» **Activity**
Starting at the top of the listing, extract every line up to and including the one with "[camera trap, expert-labeled]". Pictures stay out of the copy.

++++++++

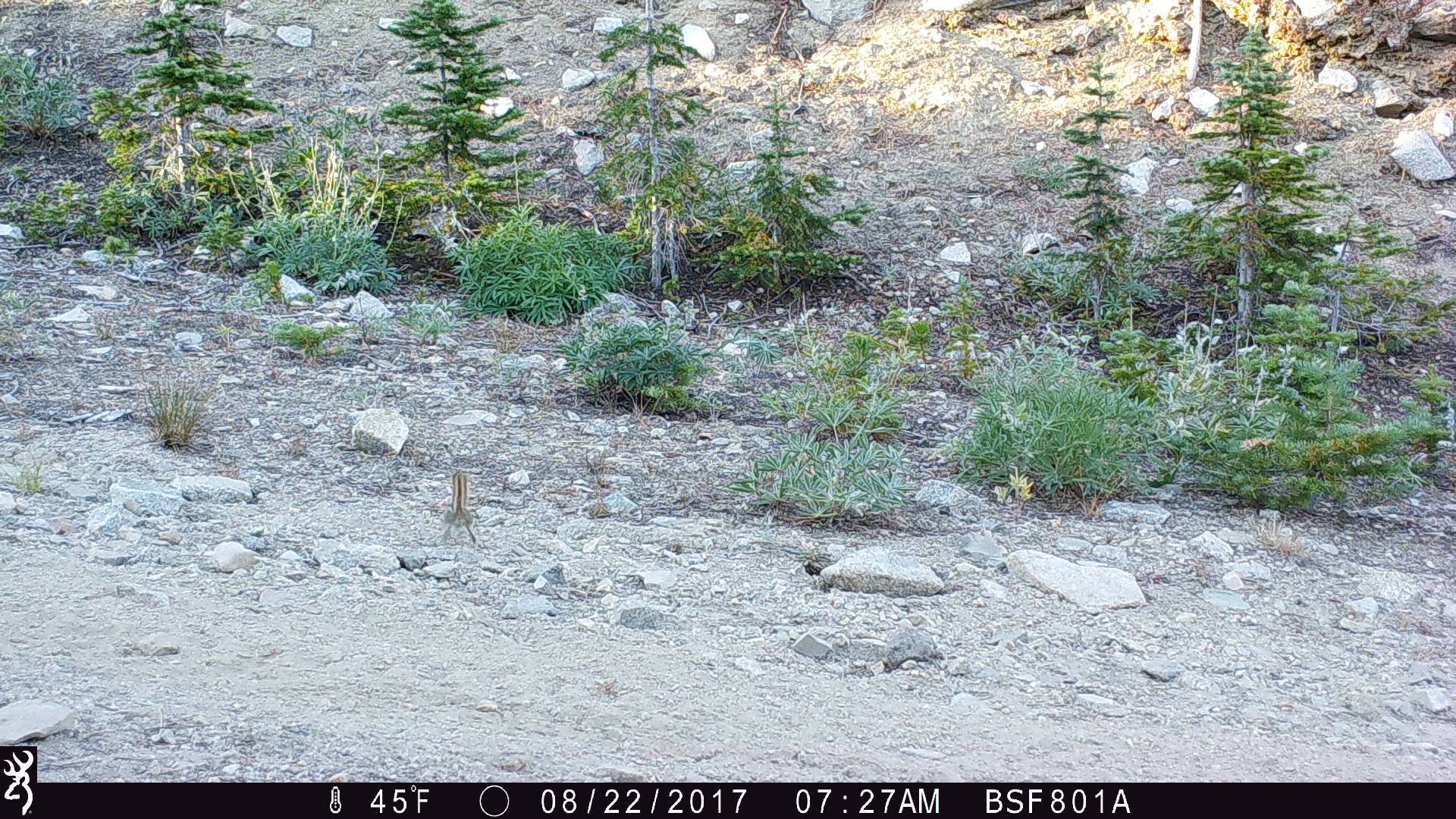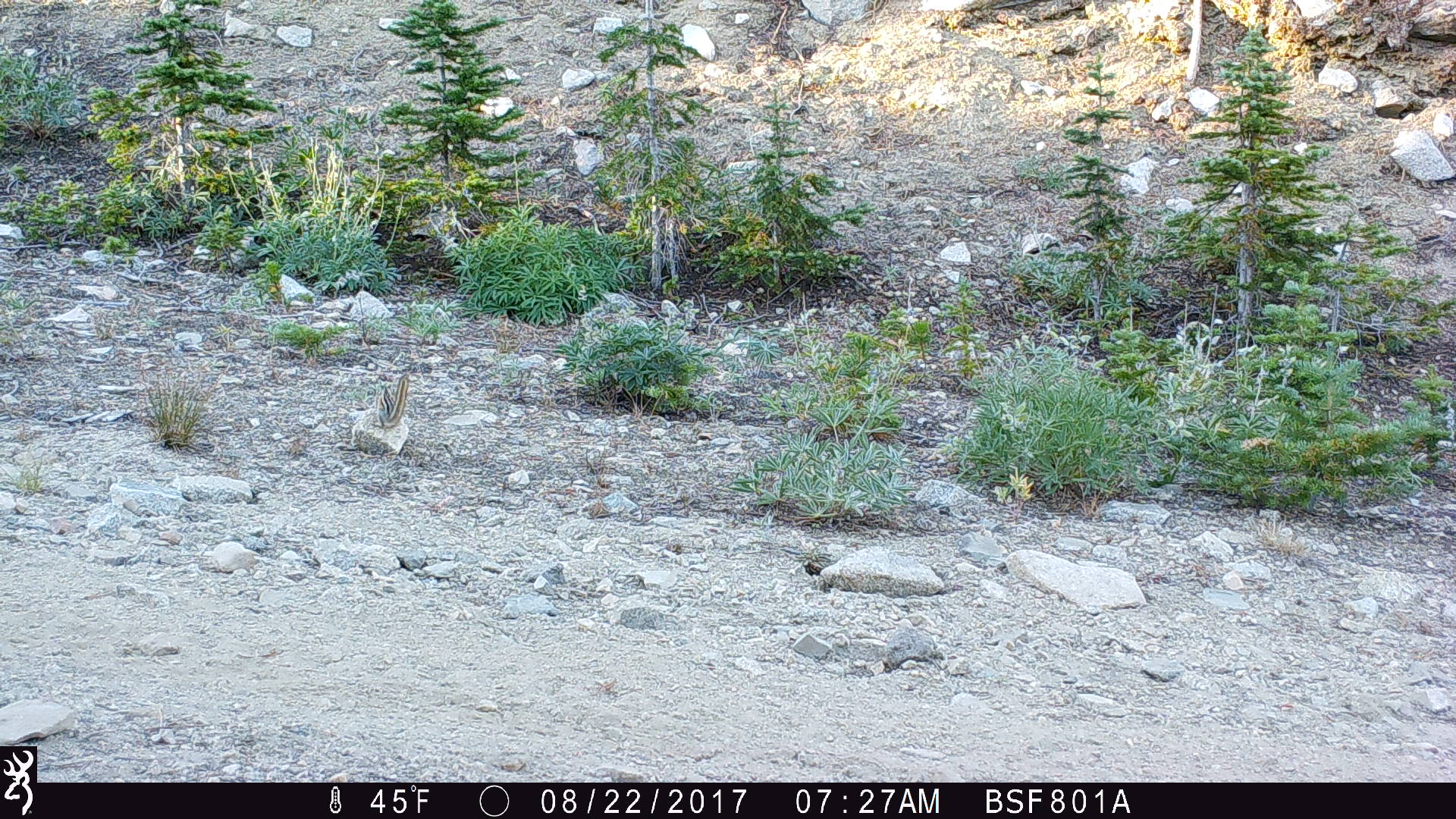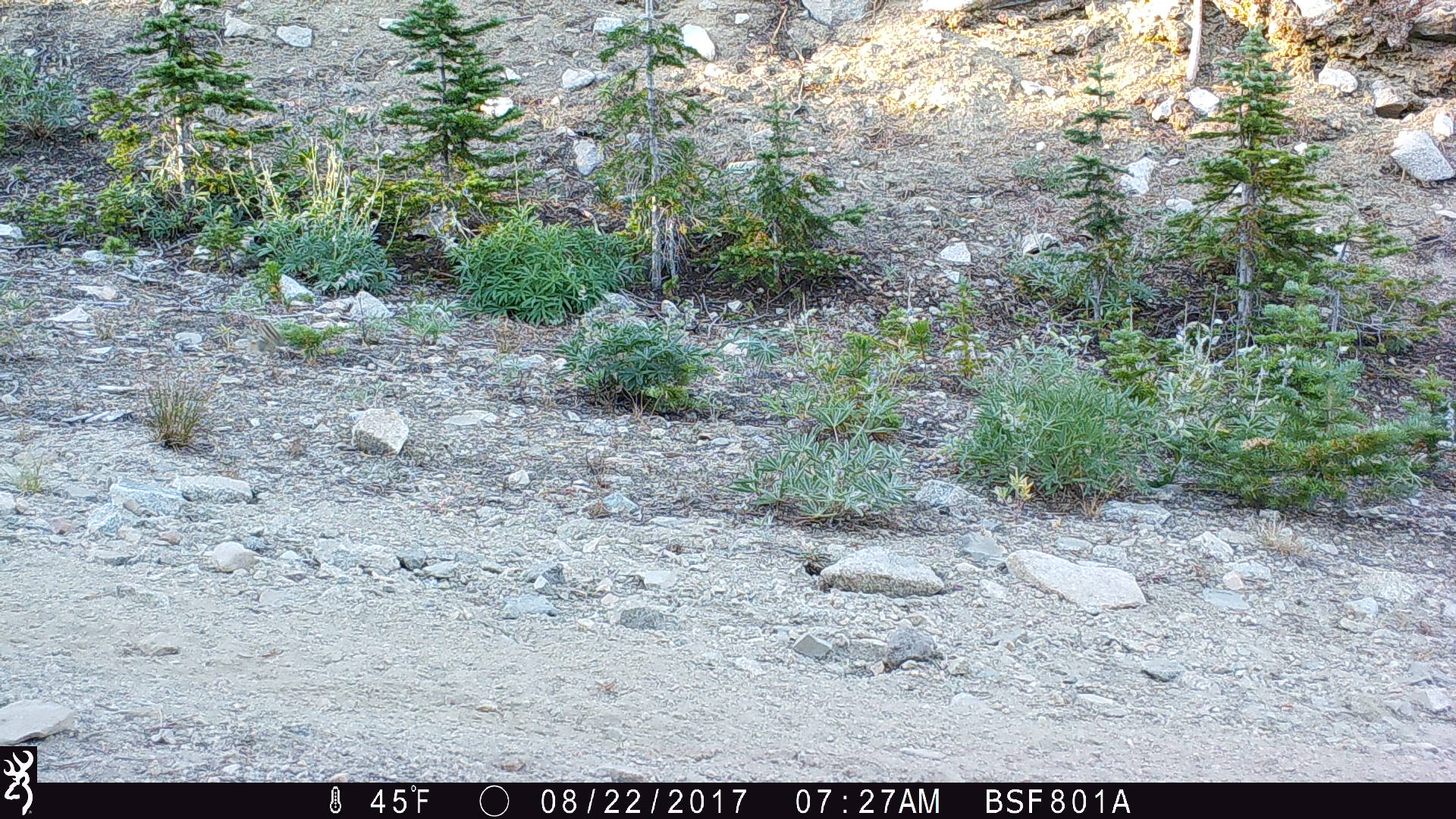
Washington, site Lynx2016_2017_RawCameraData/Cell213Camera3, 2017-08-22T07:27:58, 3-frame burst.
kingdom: Animalia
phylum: Chordata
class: Mammalia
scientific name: Mammalia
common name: small mammal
Small mammal (Mammalia). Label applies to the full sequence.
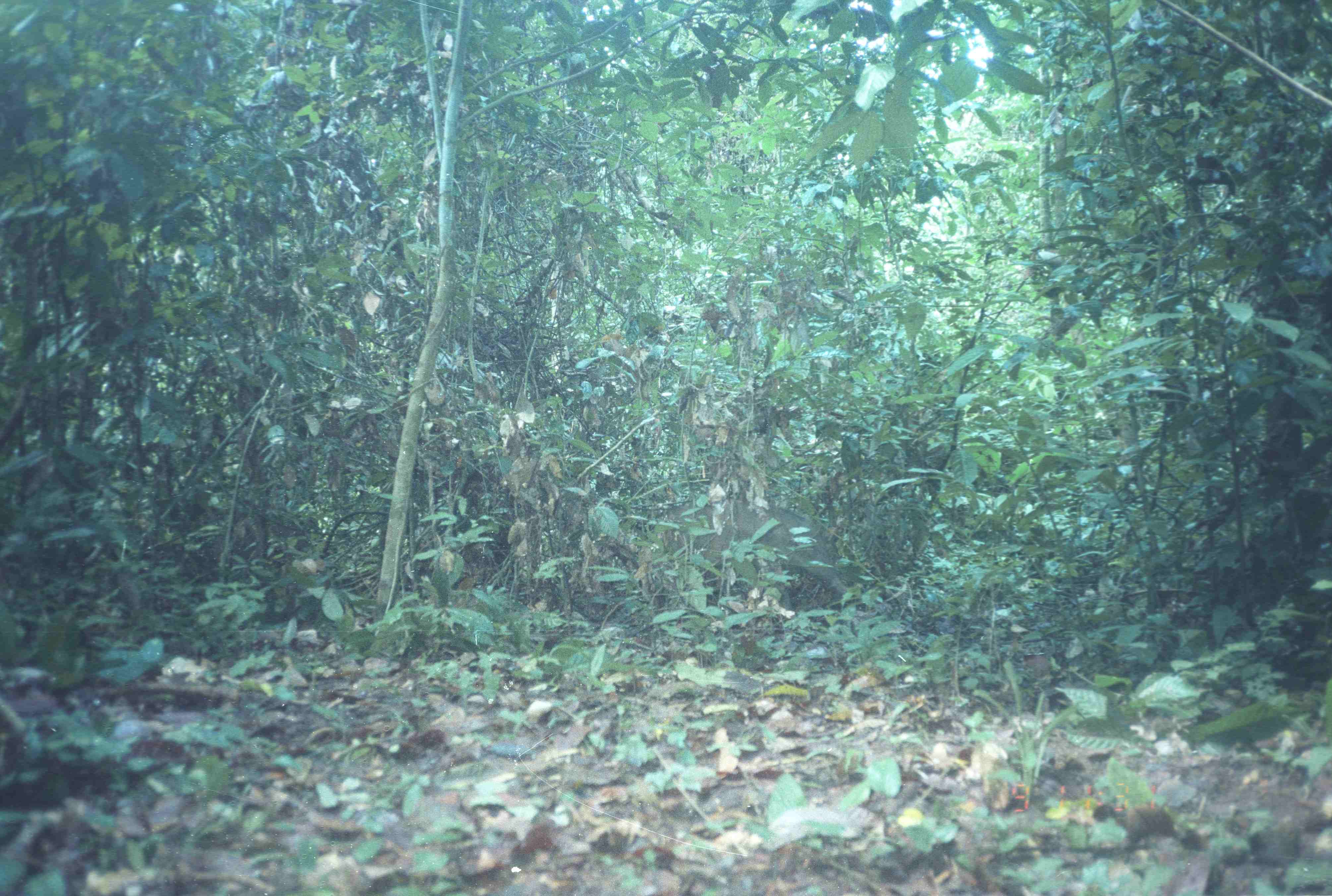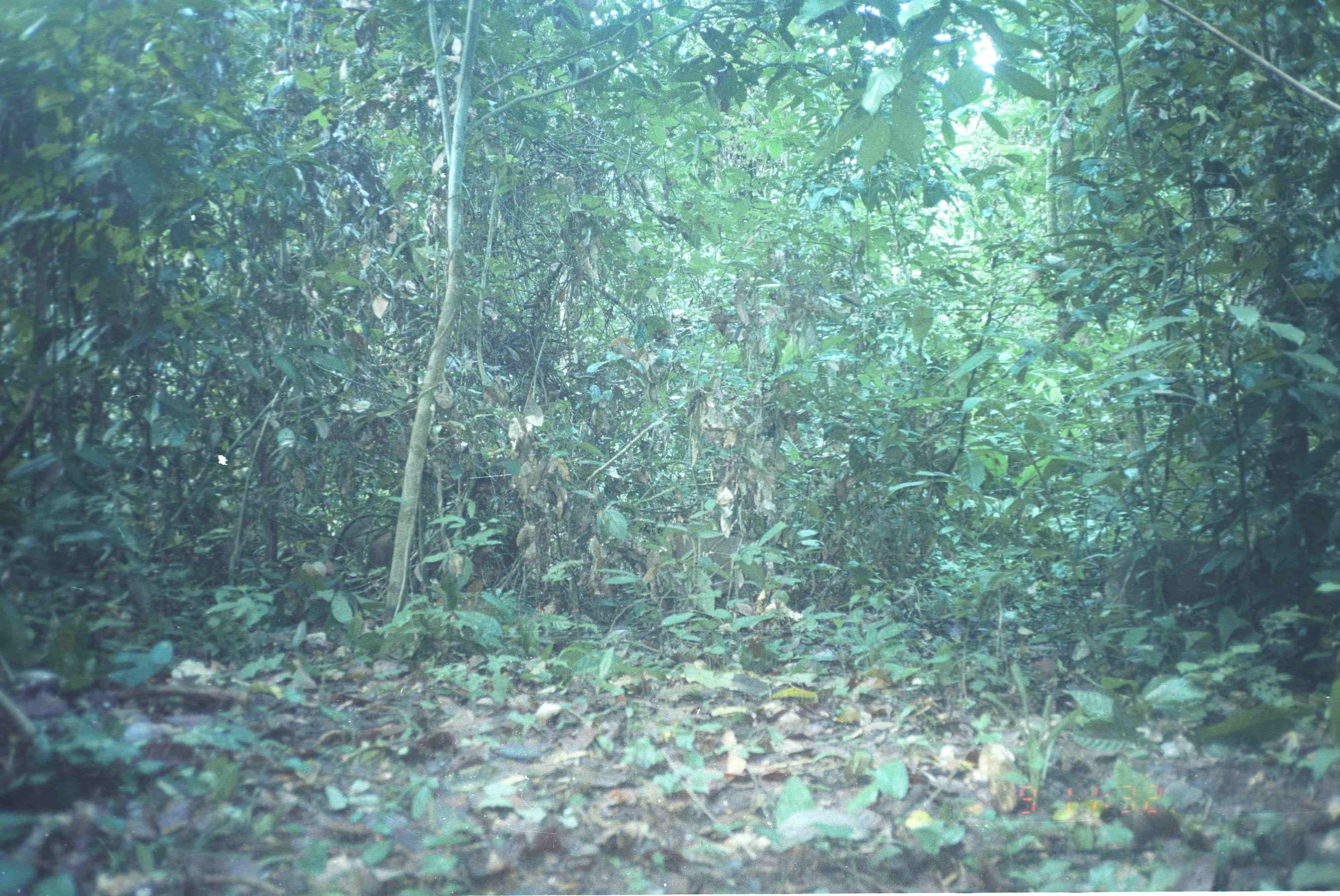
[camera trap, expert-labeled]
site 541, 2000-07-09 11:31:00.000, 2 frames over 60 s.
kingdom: Animalia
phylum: Chordata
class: Mammalia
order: Artiodactyla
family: Suidae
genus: Sus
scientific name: Sus scrofa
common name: wild boar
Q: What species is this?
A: Sus scrofa (wild boar).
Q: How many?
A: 1.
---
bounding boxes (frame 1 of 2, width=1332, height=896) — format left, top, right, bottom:
sus scrofa: 651, 495, 856, 609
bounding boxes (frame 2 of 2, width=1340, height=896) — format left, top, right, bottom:
sus scrofa: 1102, 537, 1319, 628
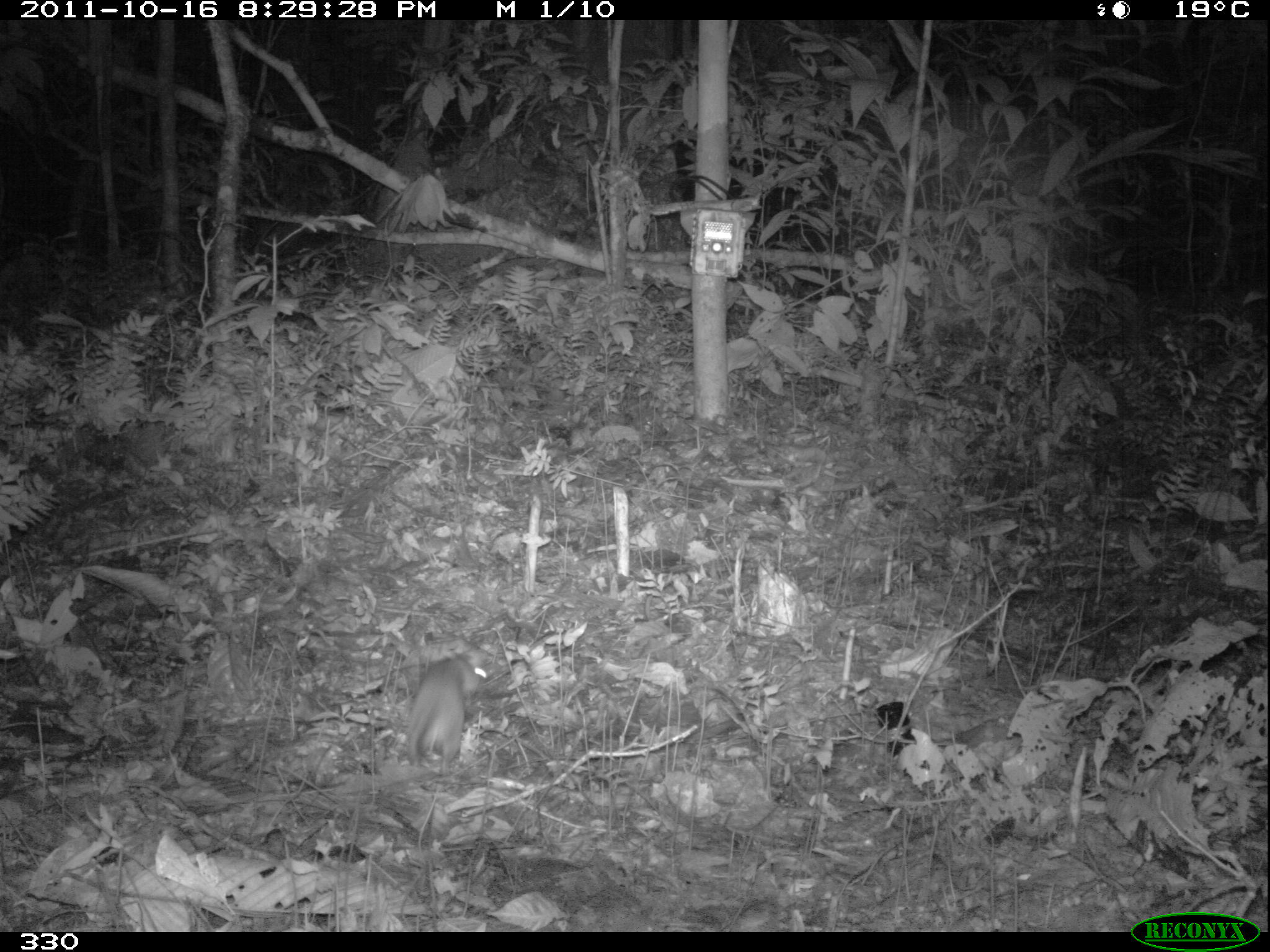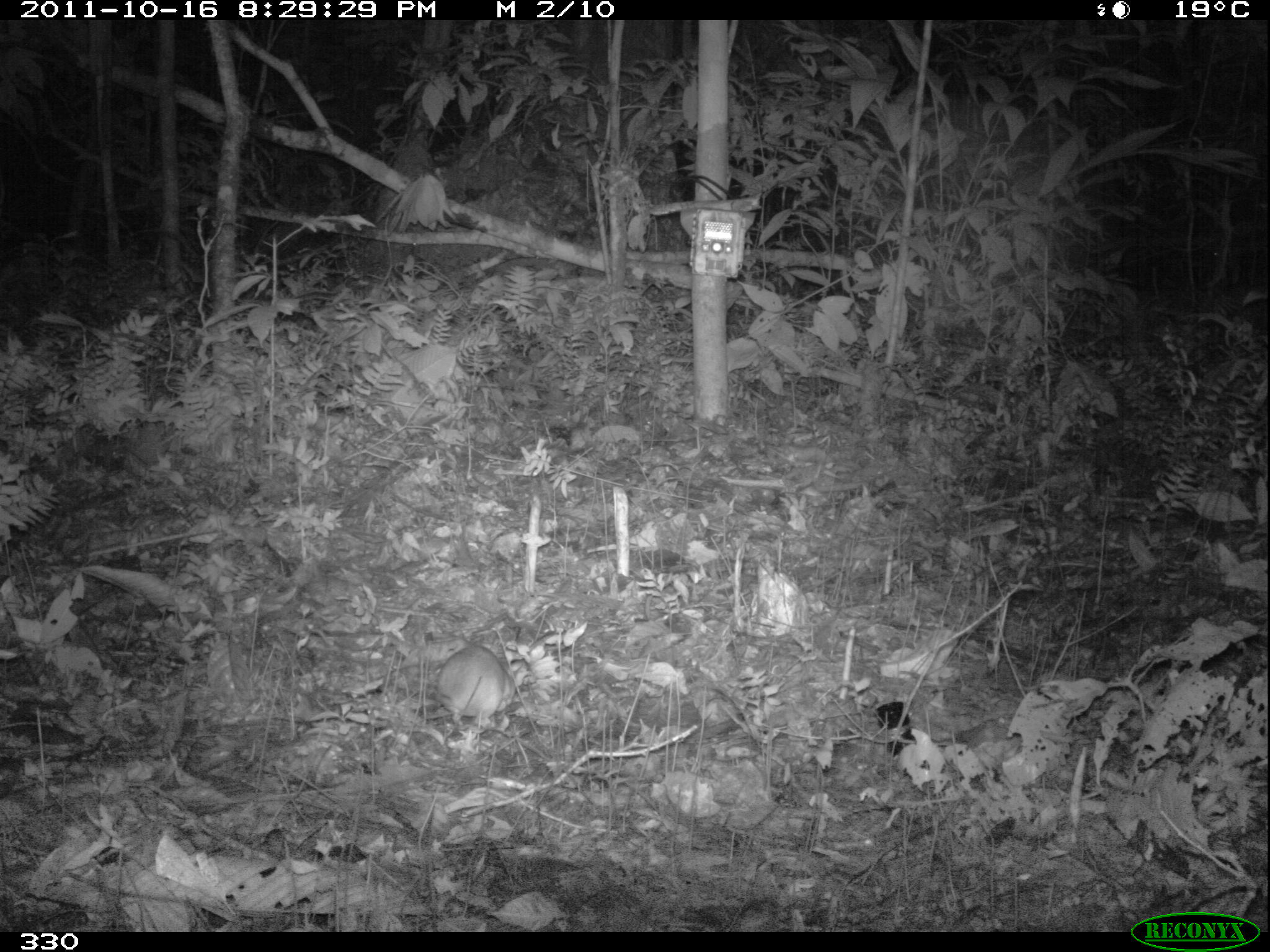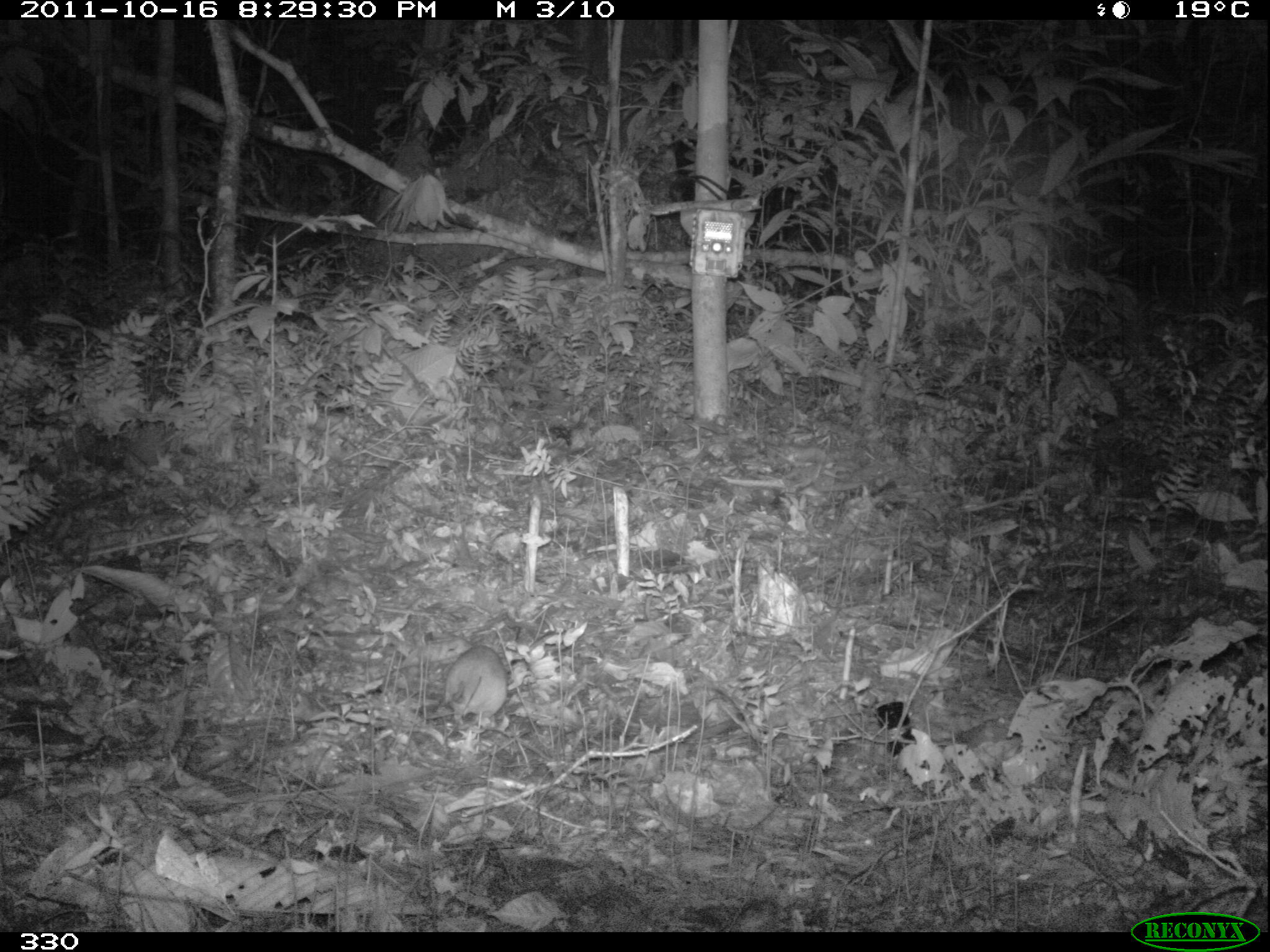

++++++++

» **Solution**
Washington, site Lynx2016_2017_RawCameraData/Cell213Camera3, 2017-08-22T07:27:58, 3-frame burst.
kingdom: Animalia
phylum: Chordata
class: Mammalia
scientific name: Mammalia
common name: small mammal
Small mammal (Mammalia). Label applies to the full sequence.
[camera trap, expert-labeled]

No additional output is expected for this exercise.